Uma avaliação não sigilosa da inteligência norte-americana divulgada em 2021 concluiu que não havia qualquer indício de que um ator estrangeiro tenha tentado ou conseguido alterar “qualquer aspecto técnico” da eleição presidencial de 2020, incluindo registros de eleitores, cédulas, apuração dos votos ou resultados.
Essa avaliação foi conduzida sob a supervisão de John Ratcliffe, então diretor de Inteligência Nacional de Trump e atualmente diretor da CIA.
O relatório também concluiu que a China vinha desenvolvendo, pelo menos desde 2008, um esforço para coletar informações sobre eleitores norte-americanos, opinião pública, partidos políticos, candidatos e altos funcionários do governo, provavelmente com o objetivo de prever os resultados eleitorais.

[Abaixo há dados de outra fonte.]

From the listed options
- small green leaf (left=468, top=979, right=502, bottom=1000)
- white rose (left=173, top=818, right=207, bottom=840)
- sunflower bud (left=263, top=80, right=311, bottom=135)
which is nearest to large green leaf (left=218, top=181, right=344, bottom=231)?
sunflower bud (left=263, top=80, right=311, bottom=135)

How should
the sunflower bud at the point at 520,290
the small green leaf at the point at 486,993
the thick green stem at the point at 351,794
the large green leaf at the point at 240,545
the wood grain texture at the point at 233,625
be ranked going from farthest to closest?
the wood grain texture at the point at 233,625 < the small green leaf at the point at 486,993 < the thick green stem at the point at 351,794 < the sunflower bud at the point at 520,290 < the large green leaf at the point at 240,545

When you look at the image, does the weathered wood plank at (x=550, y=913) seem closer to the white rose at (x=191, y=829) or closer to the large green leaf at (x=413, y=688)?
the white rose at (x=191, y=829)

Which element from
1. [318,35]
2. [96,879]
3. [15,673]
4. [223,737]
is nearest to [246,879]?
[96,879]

Duas pessoas familiarizadas com o assunto disseram que os dados de eleitores obtidos pela China não eram confidenciais — arquivos de eleitores são rotineiramente adquiridos por consultores políticos — e não poderiam ser manipulados.
O Ministério das Relações Exteriores da China não respondeu imediatamente a um pedido de comentário sobre o discurso. Antes da fala de Trump, Liu Chang, porta-voz da embaixada chinesa em Washington, afirmou: “A China nunca interferiu e nunca interferirá nas eleições presidenciais dos Estados Unidos.”

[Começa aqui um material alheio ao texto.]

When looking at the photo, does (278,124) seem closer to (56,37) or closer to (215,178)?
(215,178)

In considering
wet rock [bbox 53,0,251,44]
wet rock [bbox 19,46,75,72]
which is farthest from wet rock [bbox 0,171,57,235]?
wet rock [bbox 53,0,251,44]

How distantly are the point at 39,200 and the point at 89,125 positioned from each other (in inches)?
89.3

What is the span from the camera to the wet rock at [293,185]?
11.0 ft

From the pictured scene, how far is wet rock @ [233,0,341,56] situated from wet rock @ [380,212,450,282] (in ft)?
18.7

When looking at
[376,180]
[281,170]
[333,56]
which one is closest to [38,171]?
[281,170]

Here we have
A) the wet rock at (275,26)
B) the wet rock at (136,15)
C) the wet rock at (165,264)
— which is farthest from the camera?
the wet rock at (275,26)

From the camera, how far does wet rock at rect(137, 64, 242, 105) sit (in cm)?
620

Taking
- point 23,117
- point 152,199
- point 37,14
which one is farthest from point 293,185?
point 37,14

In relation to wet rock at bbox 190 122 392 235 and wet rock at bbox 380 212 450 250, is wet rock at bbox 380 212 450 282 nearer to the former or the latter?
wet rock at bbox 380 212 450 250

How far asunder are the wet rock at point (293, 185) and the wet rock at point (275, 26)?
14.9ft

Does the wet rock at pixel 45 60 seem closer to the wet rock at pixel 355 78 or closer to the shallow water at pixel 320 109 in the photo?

Emissoras não tramitem discurso
Duas das três principais redes de televisão dos EUA não transmitiram, em seus canais abertos, o discurso de Donald Trump, arriscando-se a despertar a ira de um governo que tem exercido uma pressão sem precedentes sobre a mídia norte-americana.
As emissoras têm amplos direitos garantidos pela Primeira Emenda para decidir o que transmitir, observaram especialistas. Mas, historicamente, as emissoras têm transmitido a maioria desses discursos com o argumento de que eles fornecem informações de importância pública.
A ABC e a NBC anunciaram ainda durante a tarde que não transmitiriam o pronunciamento em seus canais abertos, reservando o discurso apenas em suas plataformas de internet e online, além de rádio. A CNN também não transmitiu as falas de Trump em seu principal canal.